Conference: ICML 2026
arXiv: 2606.03976
Code: https://github.com/KordingLab/formalizing-the-binding-problem
Area: Interpretability / Representation Analysis / Vision Transformers
Keywords: Binding Problem, Information-theoretic Probes, ViT Representations, [CLS] Token, Spatial Tokens

TL;DR

This paper formalizes the "binding problem in neural networks" as the mutual information \(I(O;Z)\) regarding object codes \(O\) within the representation \(Z\). By designing autoregressive probabilistic probes to measure binding information in ViTs such as DINOv2 and CLIP, the study finds that the [CLS] token encodes <50% of binding information with an approximately quadratic structure, whereas an attention probe on the full set of spatial tokens recovers ~92% of the information.

Background & Motivation

Background: Modern vision and vision-language models rely heavily on ViTs to encode images into a [CLS] summary token or a set of spatial tokens. These are subsequently used for contrastive learning (CLIP / SimCLR / Barlow Twins) or cross-modal concatenation (LLaVA / Qwen-VL). Existing work has only demonstrated that ViTs "know which patches belong to the same object" without answering how much information regarding "which features belong to the same object" actually exists in the representation.

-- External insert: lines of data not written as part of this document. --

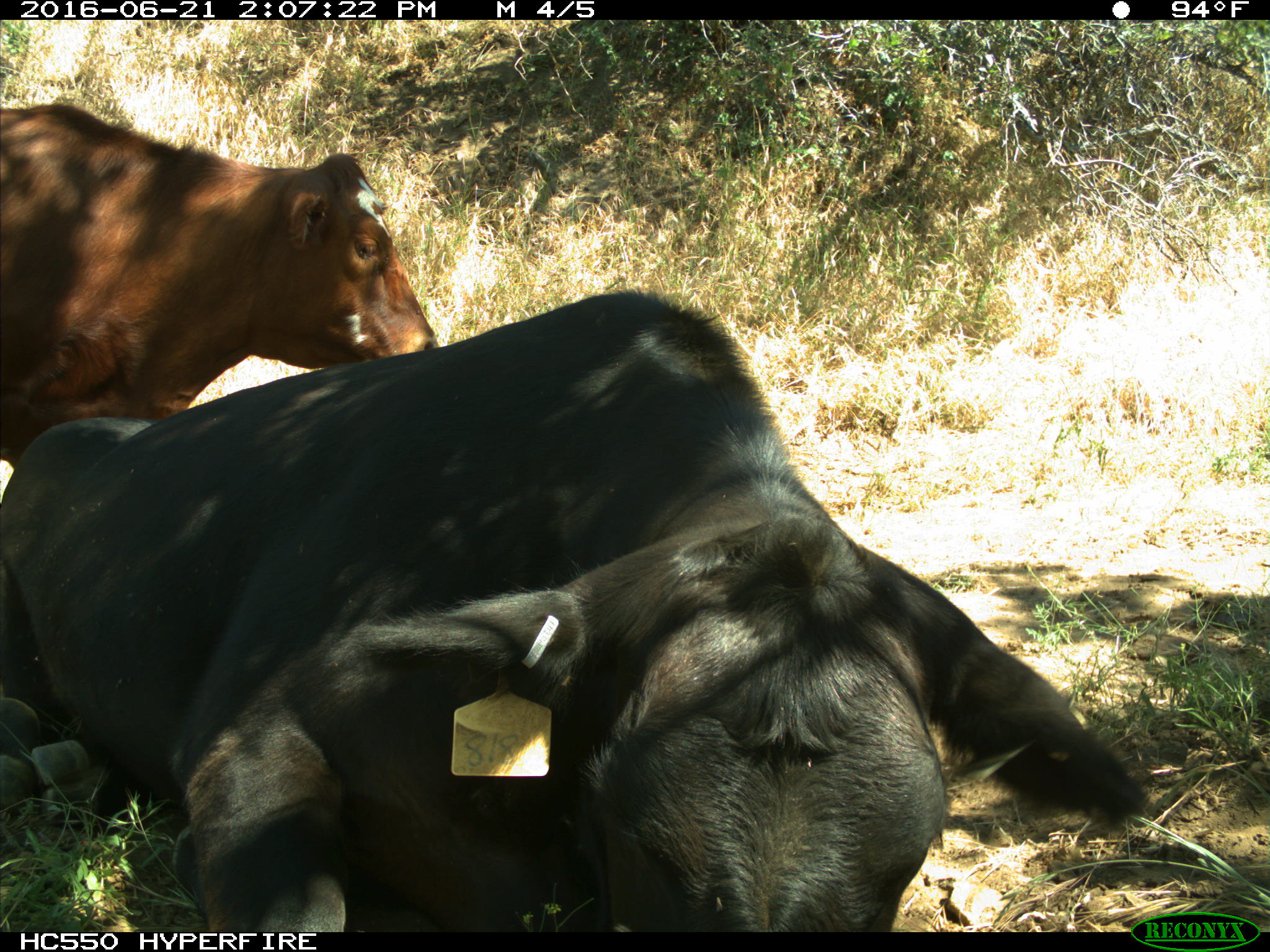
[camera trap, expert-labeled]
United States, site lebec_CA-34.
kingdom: Animalia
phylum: Chordata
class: Mammalia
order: Artiodactyla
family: Bovidae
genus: Bos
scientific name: Bos taurus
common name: domestic cow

Limitations of Prior Work: VLMs frequently suffer from "attribute binding errors" in scenes with multiple objects, shared features, or occlusions—e.g., describing a blue hat and a red backpack as a "red hat." While works like Campbell et al. 2025 demonstrate numerous task-level failures, they lack a quantifiable, cross-model comparable metric for binding capability and fail to locate whether binding information is lost in the [CLS] token or the spatial tokens.

Key Challenge: The binding problem is both a cognitive science concept and an engineering problem, yet neither field has provided a formal definition for "binding information content in representations." Simply measuring downstream task accuracy conflates "the model does not know" with "the model knows but the readout failed," failing to isolate the information bottleneck of the representation itself.

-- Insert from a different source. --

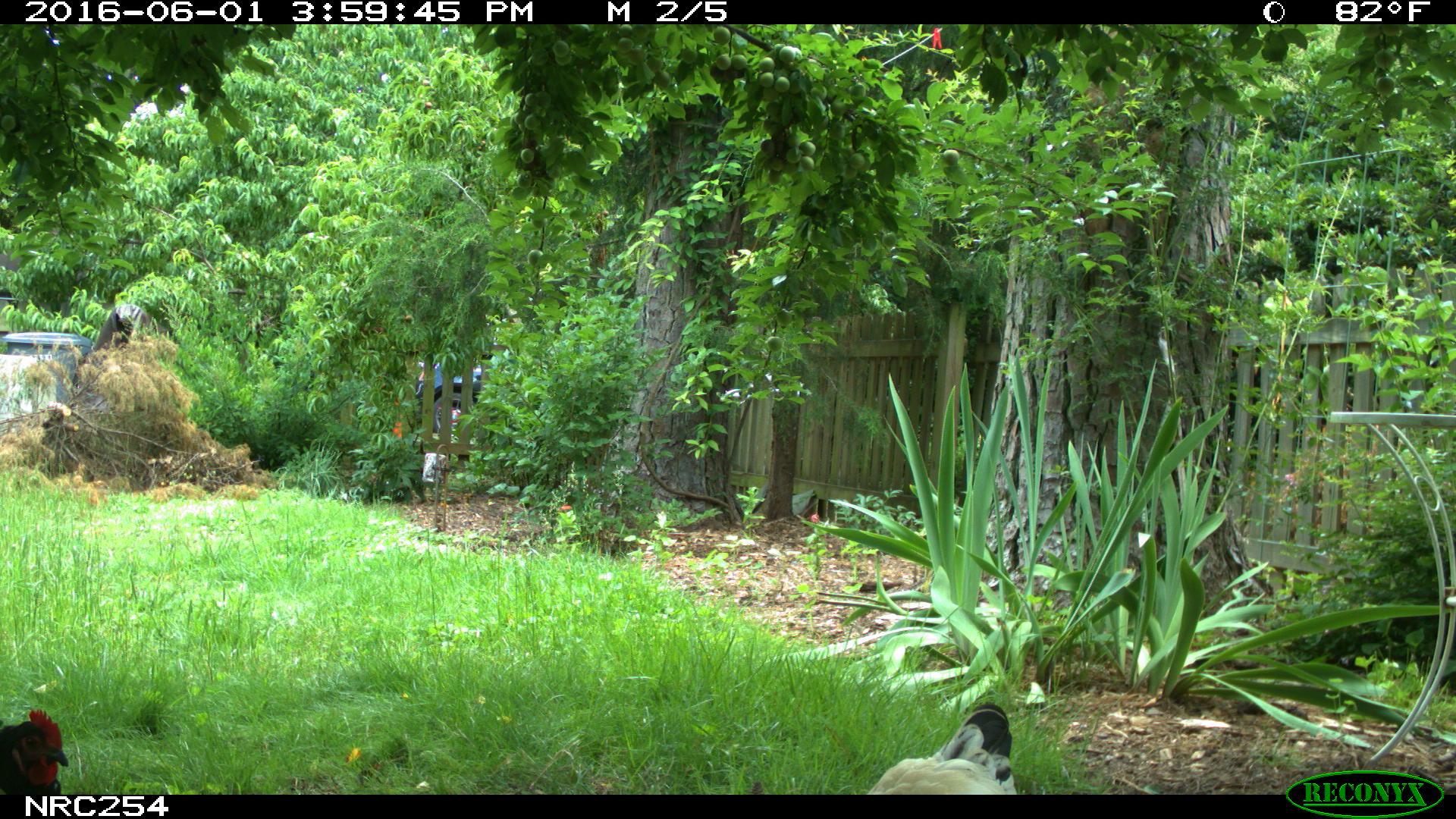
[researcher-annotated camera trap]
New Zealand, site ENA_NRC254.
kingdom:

Goal: (1) Provide a formal definition of binding information independent of specific encoding methods; (2) Provide a probe estimator applicable to any pretrained representation; (3) Use it to dissect the binding capabilities of different ViT components across various datasets.

Key Insight: The authors model "feature existence" and "object existence" as binary random vectors \(F\) and \(O\), respectively. Using mutual information, they compress "binding = information about object codes in the representation" into a single scalar. They leverage the classic inequality "cross-entropy of a probe = conditional entropy + KL" (Lemma 2.21) to estimate the otherwise incalculable \(H(O|Z)\) using the test loss upper bound of a trained probe.

Core Idea: Use information theory to decompose binding information into "dataset prior \(H(O)\) - residual probe uncertainty \(H(O|Z)\)." An autoregressive decomposition \(q_\theta(o|z)=\prod_k q_\theta(o_k|o_{<k},z)\) is used to bypass the combinatorial explosion of object codes, yielding a comparable binding information scalar for any ViT.

Method

Overall Architecture

Input: A pretrained ViT \(\Phi: X \to Z\) and a scene dataset providing ground-truth feature codes \(F \in \{0,1\}^n\) and object codes \(O \in \{0,1\}^K\) (either synthetic or densely annotated real data).

Output: Four scalar metrics—Binding Information \(B_O(Z) = I(O;Z)\), Feature-Conditional Binding Information \(B^*_{O,F}(Z) = I(O;Z|F)\), and their normalized versions \(\beta_O(Z)\) and \(\beta^*_{O,F}(Z)\) obtained by dividing by the priors \(H(O)\) and \(H(O|F)\).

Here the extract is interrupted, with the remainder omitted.